Smoke and fire

Like everyone I know, I’ve found this summer’s fires and the current heat wave to be deeply troubling, not to mention uncomfortable.  Many of us have read the summary of the 2021 Assessment Report from The Intergovernmental Panel on Climate Change (IPCC) and have been disturbed by the report’s comment that these findings represent “a Code Red for humanity”:

It’s shocking to read UN Secretary-General Antonio Guterres’ statement that many of these changes are becoming irreversible.

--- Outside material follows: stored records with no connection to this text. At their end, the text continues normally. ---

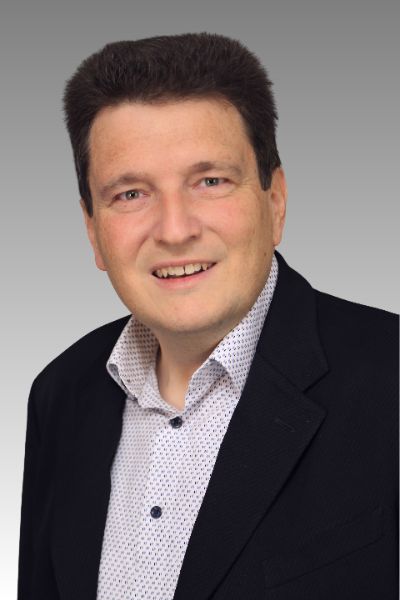 Dr. Andreas Viertelhausen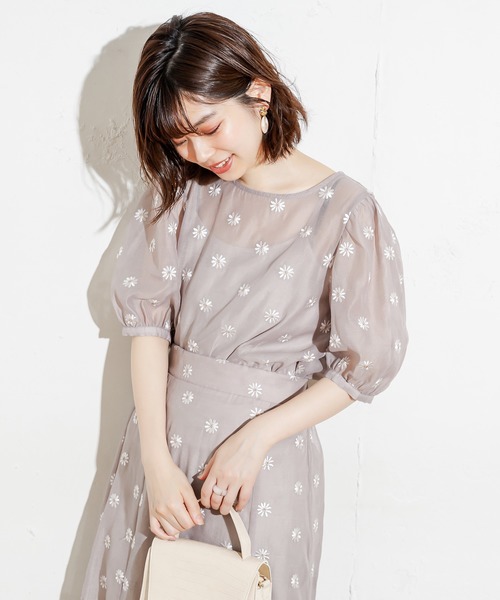 natural couture（ナチュラルクチュール）の「【WEB限定カラー有り】シアーマーガレット刺繍インナー付きブラウス（シャツ/ブラウス・レディース・モカ/ベージュ/サックスブルー/オレンジ/グリーン・FREE）」の2枚目の写真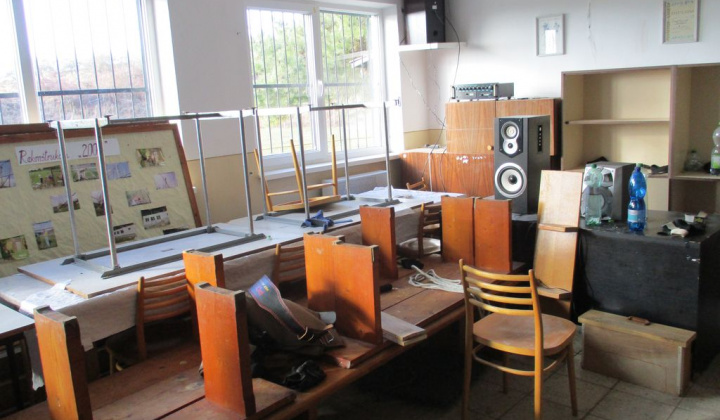 2. fotografia fotogalérie Projekty / Dokončenie rekonštrukcie športových kabín a budovanie vonkajšieho areálu ihriska. - foto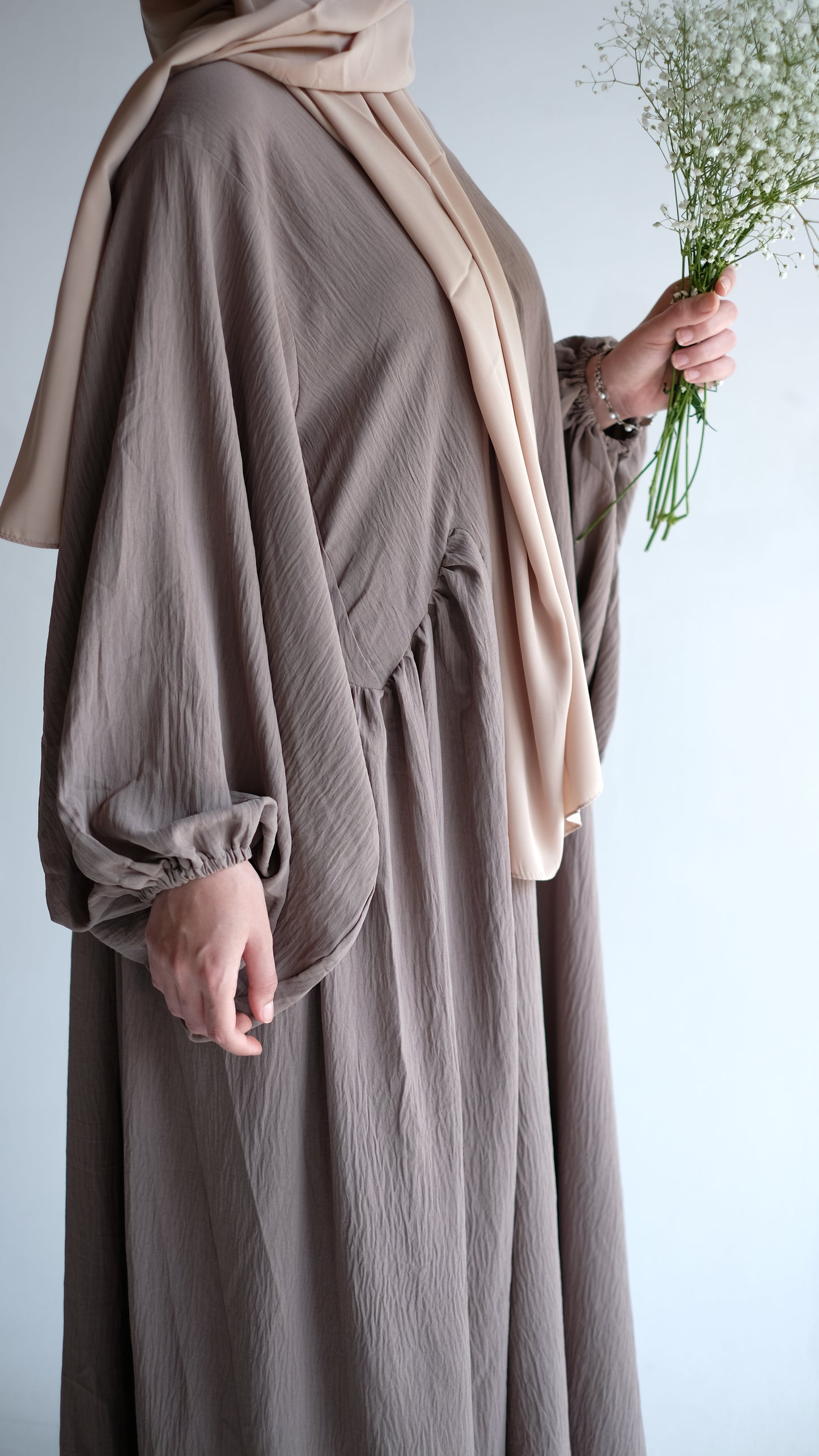 AFRAA ABAYA TAUPE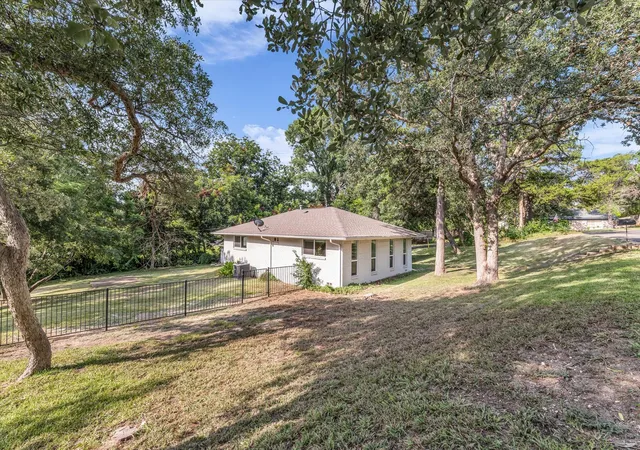 Photo 2 of Single family home for sale at 9730 Timberview Dr, Woodway, TX 76712 | MLS# 21352423 | Listing updated on 2026-08-22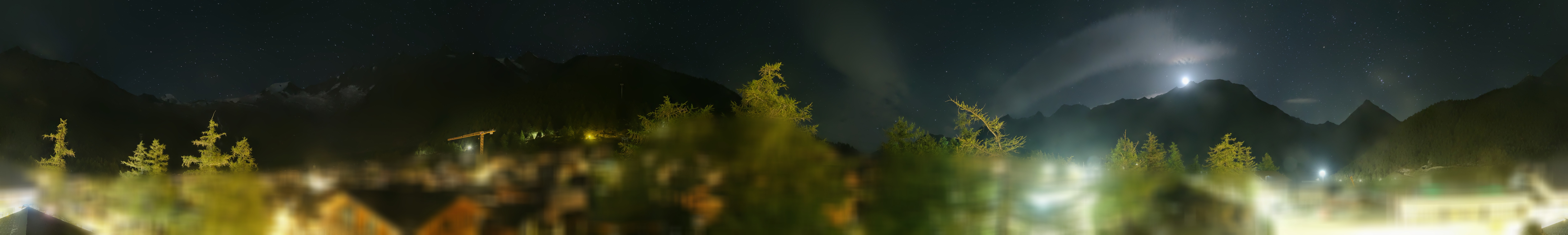 Archiv Foto Webcam Saas Fee: Blick in den Ortskern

There might be slight encouragement in the words of Eddy Perez, an International Climate Diplomacy Manager, who states that limiting global warming to 1.5C is not negotiable and still possible: “We need to fight to restore our broken relationship with nature and with ourselves; we need to fight back against any delays to urgent climate action,” he says, and “There is no substitute for phasing out fossil fuels and cutting emissions in half this decade.”

Many very concerned, aware and intelligent people say that individual action will not make any difference, and it’s true that individuals making changes in their carbon consumption – renouncing airplane flights, unnecessary car travel, red meat, and practicing voluntary simplicity, etc. – will not be enough.

However, I believe significant change in institutions, societies and belief systems has always started from individual action. People create change by putting real pressure on politicians and policymakers in governments and corporations. We can do so by using our votes and our voices effectively. And our purchasing power. We have done it before and we can do it again. We can. We must!

I’ve just now written letters – real letters, not emails, so that they can’t be so easily dismissed – to my MLA and MP stating that the climate crisis has to be at the top of all government agendas and we need them to take strong action and follow the recommendations of the IPCC report. I’m also going to check out what investments are in my pension plan and other holdings and try to argue for environmentally ethical choices. And I urge others to write similar letters. There’s an election coming. Let’s speak up for the environment.

If our governments do implement the report’s recommendations, it will make things very uncomfortable for us for the next few decades. If they don’t do this, the next few summers, years and decades will quickly become much more uncomfortable, perhaps catastrophic.

I find myself thinking of PK Page’s dystopic novella, Unless the Eye Catch Fire. How prescient she was! How inattentive we have been.